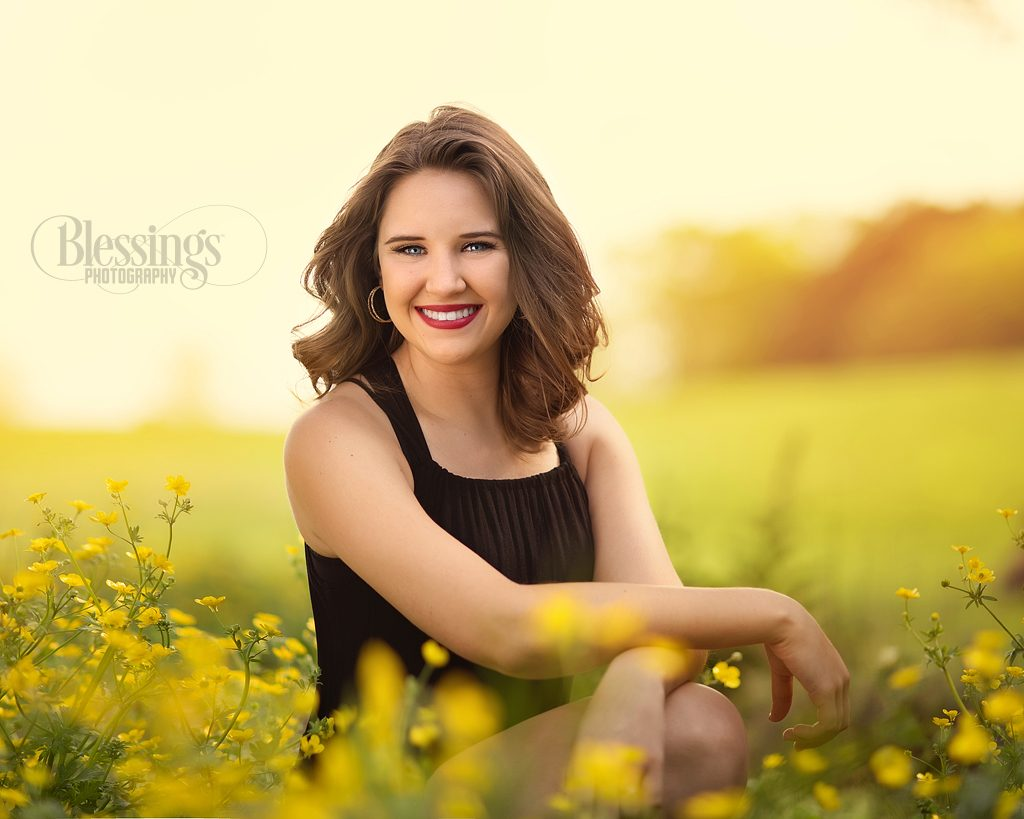 Sydney Hewitt Trussville High School Senior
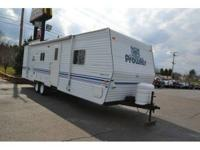 2001 Fleetwood Prowler 30S Travel Trailer - $8,995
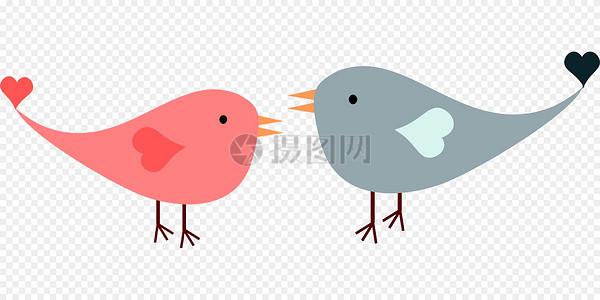 两只爱情鸟图片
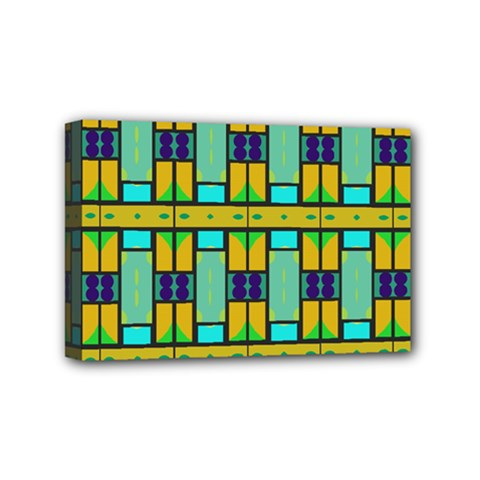 Different shapes pattern Mini Canvas 6  x 4  (Stretched) by LalyLauraFLM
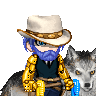 Fist Cake's avatar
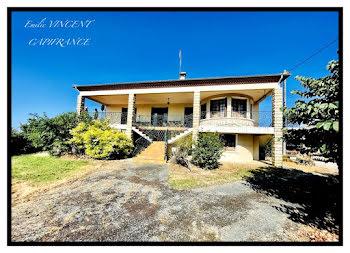 maison à Seyches (47)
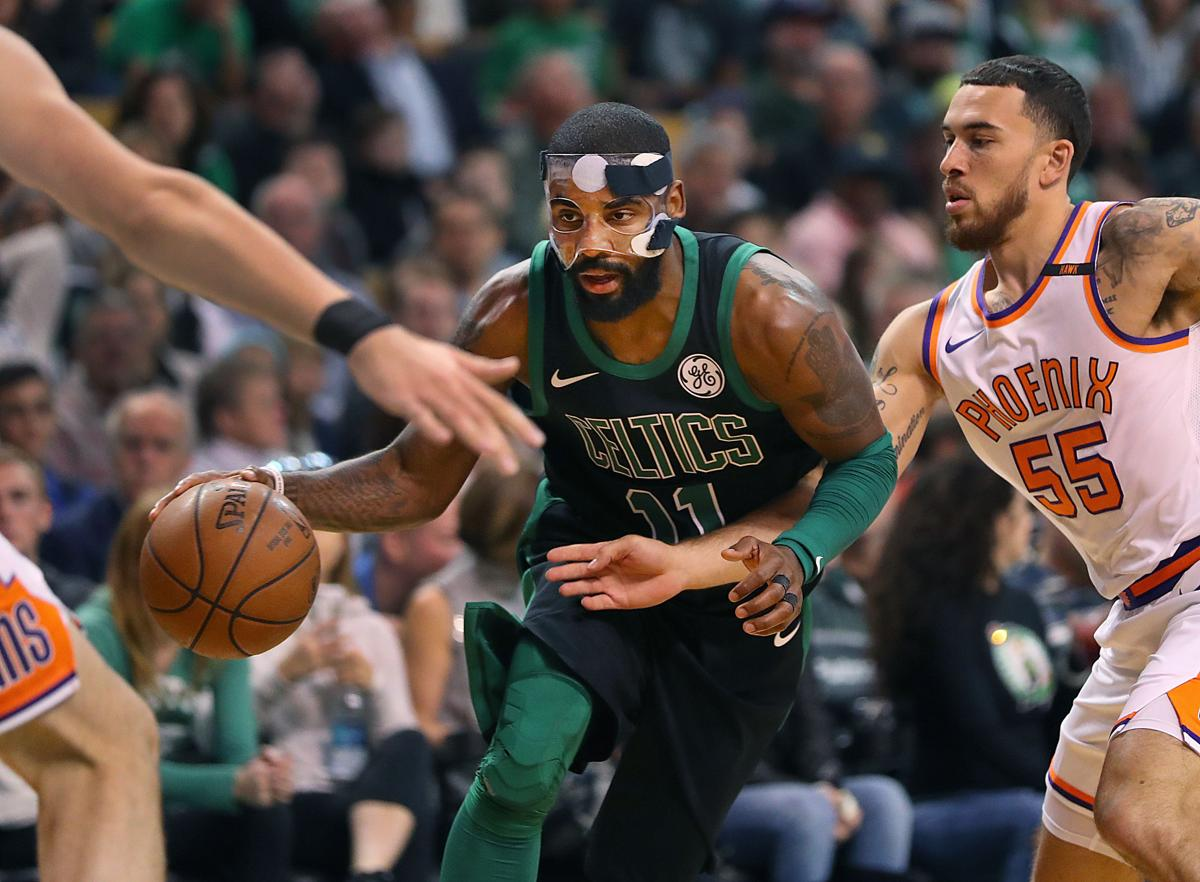 Get the latest Boston Celtics news scores stats standings rumors and more from ESPN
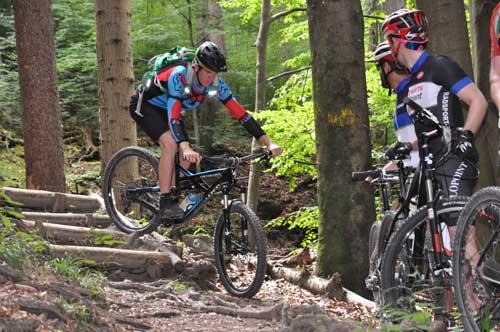 Biken am Gehrenberg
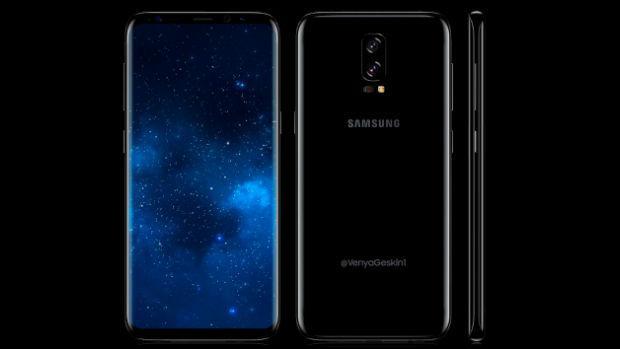 Samsung Galaxy Note 8: llega la doble cámara con tres aumentos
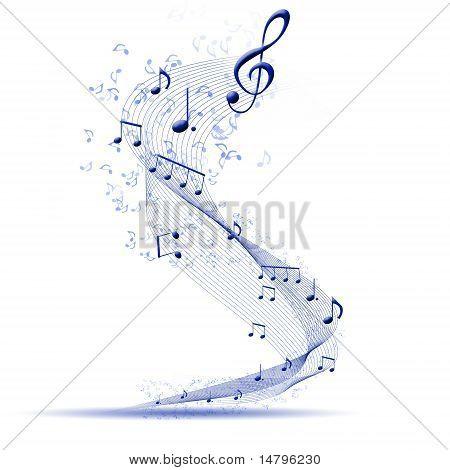 musikalische Untermalung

^^^^

Transcribe all of the data above exactly; no picture belongs in the copy.

 Sydney Hewitt Trussville High School Senior
 2001 Fleetwood Prowler 30S Travel Trailer - $8,995
 两只爱情鸟图片
 Different shapes pattern Mini Canvas 6  x 4  (Stretched) by LalyLauraFLM
 Fist Cake's avatar
 maison à Seyches (47)
 Get the latest Boston Celtics news scores stats standings rumors and more from ESPN
 Biken am Gehrenberg
 Samsung Galaxy Note 8: llega la doble cámara con tres aumentos
 musikalische Untermalung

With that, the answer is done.